To make individual cakes you will need some ring moulds like this:
Since these are generous portions and quite rich, you can share one cake between two if you prefer!
If you do not have individual ring moulds, you can use a 20cm cake tin with a removable bottom and serve the cake in slices.
Serves 4-5 people
Keeps for 2 days in the fridge
200g dark chocolate up to 70% cocoa (try Menier chocolate)
300ml of whipping cream
2 tbsps icing sugar (or caster sugar blitzed)
60g mascarpone - optional for added richness & cheesecake flavour
200g dark chocolate digestives (blitzed or finely crushed)
40g dark chocolate, melted
40 g butter, melted
2 tbsps sugar
First, start by making the biscuit base for the cake. Melt the chocolate and butter on a gentle heat for a few minutes, stirring occasionally until melted. Blitz the biscuits in the food processor. Add the biscuits and sugar to the melted mixture and stir until thoroughly combined. Set aside for later!
Next, move onto the mousse. Start by melting the chocolate and butter in a pan over a gentle heat, checking it every 30 seconds and stirring. If you prefer, you can melt it in the microwave, at small intervals or over a bain marie. Leave it to cool.
Whisk the eggs and sugar by hand or on a low setting with an electric whisk until the mixture becomes foamy and lighter (approx 2 mins)
Pour the now cooled chocolate mixture over the eggs and stir until thoroughly mixed.
Time to beat the whipping cream! Make sure the cream and whisks are chilled before beating (you can pop them in the freezer for a few minutes first) Beat (with mascarpone if you are using it) until a light and firm chantilly has formed. The mixture should double in size and feel airy and creamy. Be careful not to overbeat it till it loses it's air and becomes stiff and solid.
Gradually fold the whipped cream into the chocolate & egg mixture using a spatula until combined. You can use a delicate cut and fold technique here, rotating the bowl every so often.

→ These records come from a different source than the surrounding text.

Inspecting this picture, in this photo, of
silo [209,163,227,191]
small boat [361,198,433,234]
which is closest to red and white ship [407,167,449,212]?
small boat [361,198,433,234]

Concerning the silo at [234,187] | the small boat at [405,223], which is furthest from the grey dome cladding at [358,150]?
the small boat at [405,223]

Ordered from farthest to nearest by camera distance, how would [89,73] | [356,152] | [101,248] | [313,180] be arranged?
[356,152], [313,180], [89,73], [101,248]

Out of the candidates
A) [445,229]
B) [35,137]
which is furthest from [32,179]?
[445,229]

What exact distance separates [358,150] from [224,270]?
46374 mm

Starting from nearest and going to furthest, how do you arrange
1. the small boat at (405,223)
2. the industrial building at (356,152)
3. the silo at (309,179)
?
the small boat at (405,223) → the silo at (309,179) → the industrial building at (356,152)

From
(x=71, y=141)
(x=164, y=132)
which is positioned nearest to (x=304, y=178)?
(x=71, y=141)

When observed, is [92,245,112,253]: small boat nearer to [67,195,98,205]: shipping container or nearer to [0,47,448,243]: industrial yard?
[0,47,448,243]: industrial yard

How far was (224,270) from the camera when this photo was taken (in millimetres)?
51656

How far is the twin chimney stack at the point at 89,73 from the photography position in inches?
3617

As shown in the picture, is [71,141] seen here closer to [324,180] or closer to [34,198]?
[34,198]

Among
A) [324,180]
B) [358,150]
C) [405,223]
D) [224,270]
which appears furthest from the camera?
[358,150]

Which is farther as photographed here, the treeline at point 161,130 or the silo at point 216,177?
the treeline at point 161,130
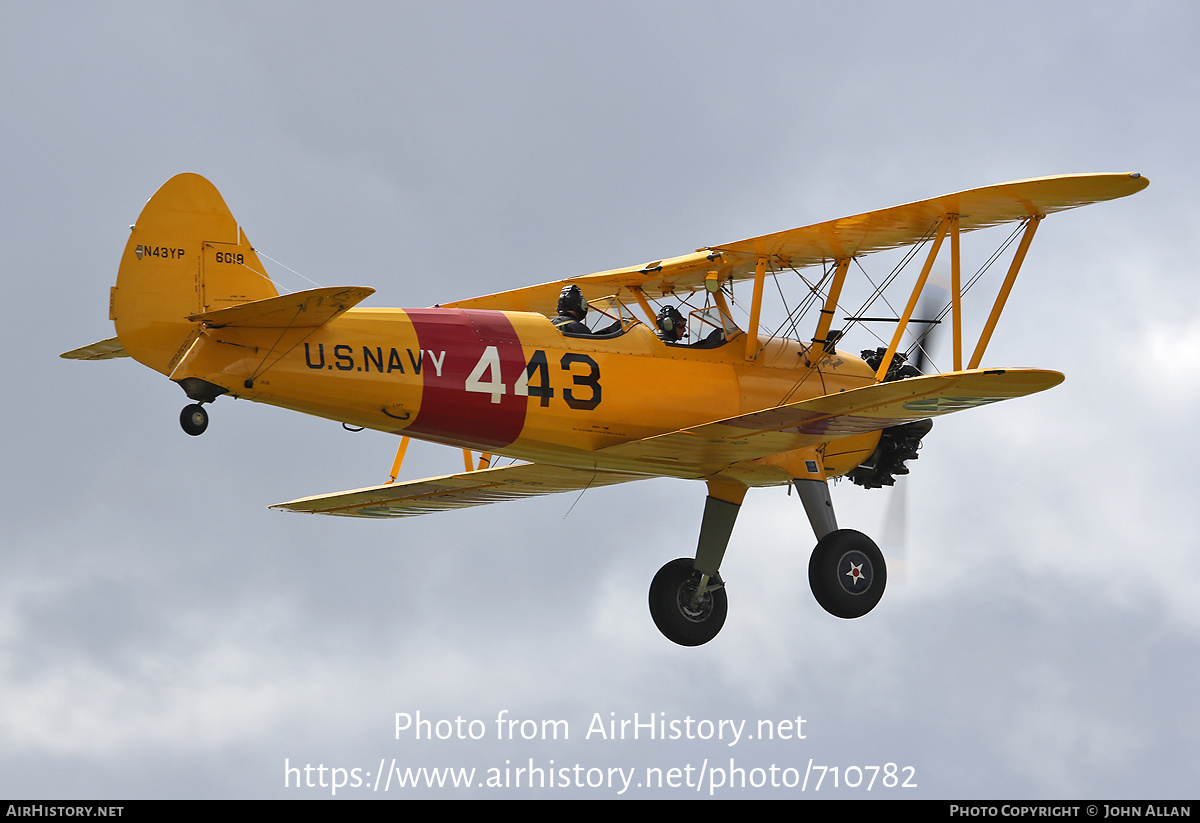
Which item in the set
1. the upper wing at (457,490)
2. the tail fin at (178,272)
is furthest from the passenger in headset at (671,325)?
the tail fin at (178,272)

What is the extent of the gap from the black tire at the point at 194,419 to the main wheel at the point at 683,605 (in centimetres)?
670

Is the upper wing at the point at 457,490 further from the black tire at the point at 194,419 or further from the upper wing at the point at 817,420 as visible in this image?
the black tire at the point at 194,419

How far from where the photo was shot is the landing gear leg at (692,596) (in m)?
16.8

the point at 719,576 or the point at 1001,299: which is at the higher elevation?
the point at 1001,299

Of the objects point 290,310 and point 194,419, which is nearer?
point 194,419

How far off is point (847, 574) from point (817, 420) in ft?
6.94

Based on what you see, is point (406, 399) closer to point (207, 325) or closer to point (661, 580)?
point (207, 325)

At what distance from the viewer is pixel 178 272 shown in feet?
41.9

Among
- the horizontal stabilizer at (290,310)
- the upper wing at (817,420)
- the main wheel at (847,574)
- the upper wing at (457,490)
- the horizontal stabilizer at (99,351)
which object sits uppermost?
the horizontal stabilizer at (290,310)

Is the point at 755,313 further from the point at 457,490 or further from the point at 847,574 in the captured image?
the point at 457,490

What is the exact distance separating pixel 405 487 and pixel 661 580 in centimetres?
301

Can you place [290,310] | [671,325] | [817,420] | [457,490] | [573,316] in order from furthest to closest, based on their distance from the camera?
1. [457,490]
2. [671,325]
3. [573,316]
4. [817,420]
5. [290,310]

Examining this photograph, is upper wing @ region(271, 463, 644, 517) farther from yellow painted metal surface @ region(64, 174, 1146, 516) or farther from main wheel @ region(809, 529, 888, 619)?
main wheel @ region(809, 529, 888, 619)

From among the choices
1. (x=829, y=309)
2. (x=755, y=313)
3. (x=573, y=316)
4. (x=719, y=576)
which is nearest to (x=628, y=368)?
(x=573, y=316)
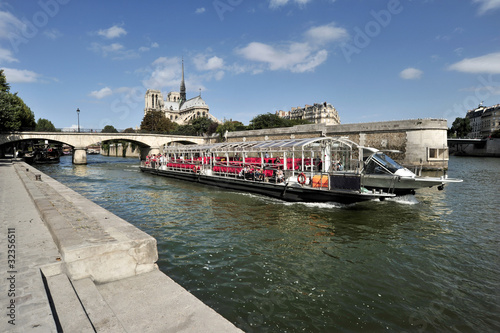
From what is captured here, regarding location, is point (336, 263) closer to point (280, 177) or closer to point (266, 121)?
point (280, 177)

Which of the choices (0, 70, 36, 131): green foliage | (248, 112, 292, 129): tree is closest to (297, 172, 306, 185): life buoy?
(0, 70, 36, 131): green foliage

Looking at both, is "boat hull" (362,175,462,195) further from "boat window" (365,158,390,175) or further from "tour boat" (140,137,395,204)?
"tour boat" (140,137,395,204)

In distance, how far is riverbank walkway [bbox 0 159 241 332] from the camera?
3.08m

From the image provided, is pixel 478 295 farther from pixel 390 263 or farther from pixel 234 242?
pixel 234 242

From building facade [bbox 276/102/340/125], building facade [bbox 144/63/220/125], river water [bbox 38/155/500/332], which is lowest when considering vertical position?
river water [bbox 38/155/500/332]

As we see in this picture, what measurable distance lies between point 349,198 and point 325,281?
7860 millimetres

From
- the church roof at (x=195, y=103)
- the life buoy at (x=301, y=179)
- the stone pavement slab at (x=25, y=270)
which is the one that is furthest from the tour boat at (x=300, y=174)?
the church roof at (x=195, y=103)

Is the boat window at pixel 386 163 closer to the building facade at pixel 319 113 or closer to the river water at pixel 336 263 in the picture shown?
the river water at pixel 336 263

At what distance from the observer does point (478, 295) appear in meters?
5.91

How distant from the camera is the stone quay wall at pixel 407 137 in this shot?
117ft

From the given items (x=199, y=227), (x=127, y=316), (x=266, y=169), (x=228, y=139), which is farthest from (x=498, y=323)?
(x=228, y=139)

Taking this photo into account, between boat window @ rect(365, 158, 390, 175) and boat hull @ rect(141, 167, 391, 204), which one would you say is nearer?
boat hull @ rect(141, 167, 391, 204)

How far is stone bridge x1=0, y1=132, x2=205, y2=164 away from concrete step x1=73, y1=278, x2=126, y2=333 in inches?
1533

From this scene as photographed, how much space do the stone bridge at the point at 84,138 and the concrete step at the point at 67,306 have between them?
38.8 m
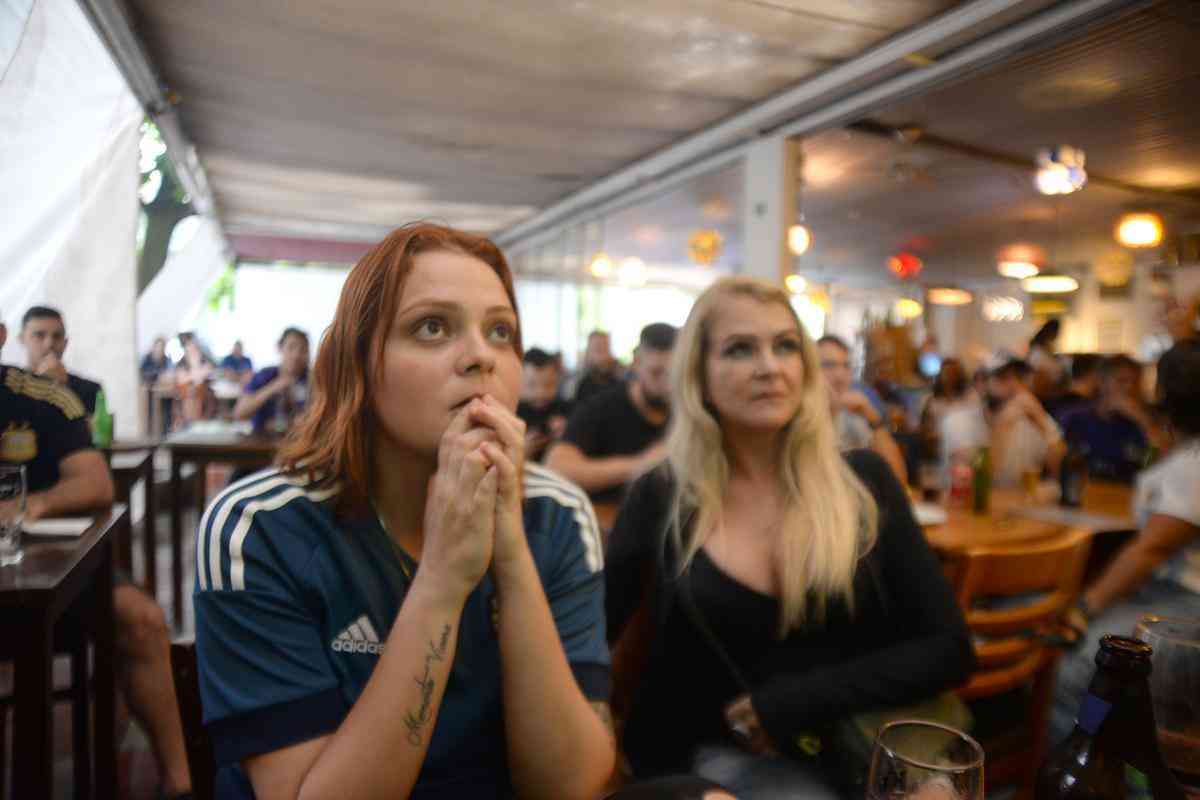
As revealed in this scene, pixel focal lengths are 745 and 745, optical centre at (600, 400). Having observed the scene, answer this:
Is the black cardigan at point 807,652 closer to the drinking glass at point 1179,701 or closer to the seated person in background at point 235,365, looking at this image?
the drinking glass at point 1179,701

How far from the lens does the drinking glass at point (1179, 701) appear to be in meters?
0.74

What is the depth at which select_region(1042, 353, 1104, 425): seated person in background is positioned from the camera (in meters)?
5.39

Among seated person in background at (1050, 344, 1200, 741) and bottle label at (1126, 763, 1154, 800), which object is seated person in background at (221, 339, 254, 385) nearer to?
seated person in background at (1050, 344, 1200, 741)

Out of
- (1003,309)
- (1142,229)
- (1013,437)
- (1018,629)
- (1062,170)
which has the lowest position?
(1018,629)

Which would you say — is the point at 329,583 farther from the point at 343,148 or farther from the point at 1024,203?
the point at 1024,203

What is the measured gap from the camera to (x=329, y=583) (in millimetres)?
965

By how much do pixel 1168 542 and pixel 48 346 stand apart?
10.3 ft

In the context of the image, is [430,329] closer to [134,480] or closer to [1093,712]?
[1093,712]

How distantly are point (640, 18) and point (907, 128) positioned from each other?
2.29 m

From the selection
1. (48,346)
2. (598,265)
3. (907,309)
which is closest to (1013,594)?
(48,346)

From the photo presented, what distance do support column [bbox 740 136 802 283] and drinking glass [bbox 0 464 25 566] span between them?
4.28 metres

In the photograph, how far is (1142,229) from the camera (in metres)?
6.01

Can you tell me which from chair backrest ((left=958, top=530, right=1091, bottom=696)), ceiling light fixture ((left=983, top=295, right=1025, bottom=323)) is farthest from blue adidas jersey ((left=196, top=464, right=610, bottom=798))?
ceiling light fixture ((left=983, top=295, right=1025, bottom=323))

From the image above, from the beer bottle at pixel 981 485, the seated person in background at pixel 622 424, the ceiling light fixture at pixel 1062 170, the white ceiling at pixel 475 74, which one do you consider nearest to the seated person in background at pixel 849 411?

Now it's time to assemble the mousses, ready to chill. If you are using the ring moulds, we suggest using a cake tin to contain them. First, cut some baking paper to the shape of the base of the cake tin. Place your ring moulds inside and fill each ring with about 2-3 tbsps of biscuit base to about 1cm high and press it down to form a compact even layer. Next, add the mousse using a spatula until the mould is full and smooth over the top. Place some cling film over the cake tin, secure with an elastic band and place in the fridge to chill. If you are making one bigger cake, apply the same method, cover and chill. Consume within 2 days.
To serve, take the out of the fridge 1 hour before. To unmould, use a glass with a slightly smaller diameter than the ring and use the bottom of the glass to gently push the mousse up through the ring and transfer it onto a plate.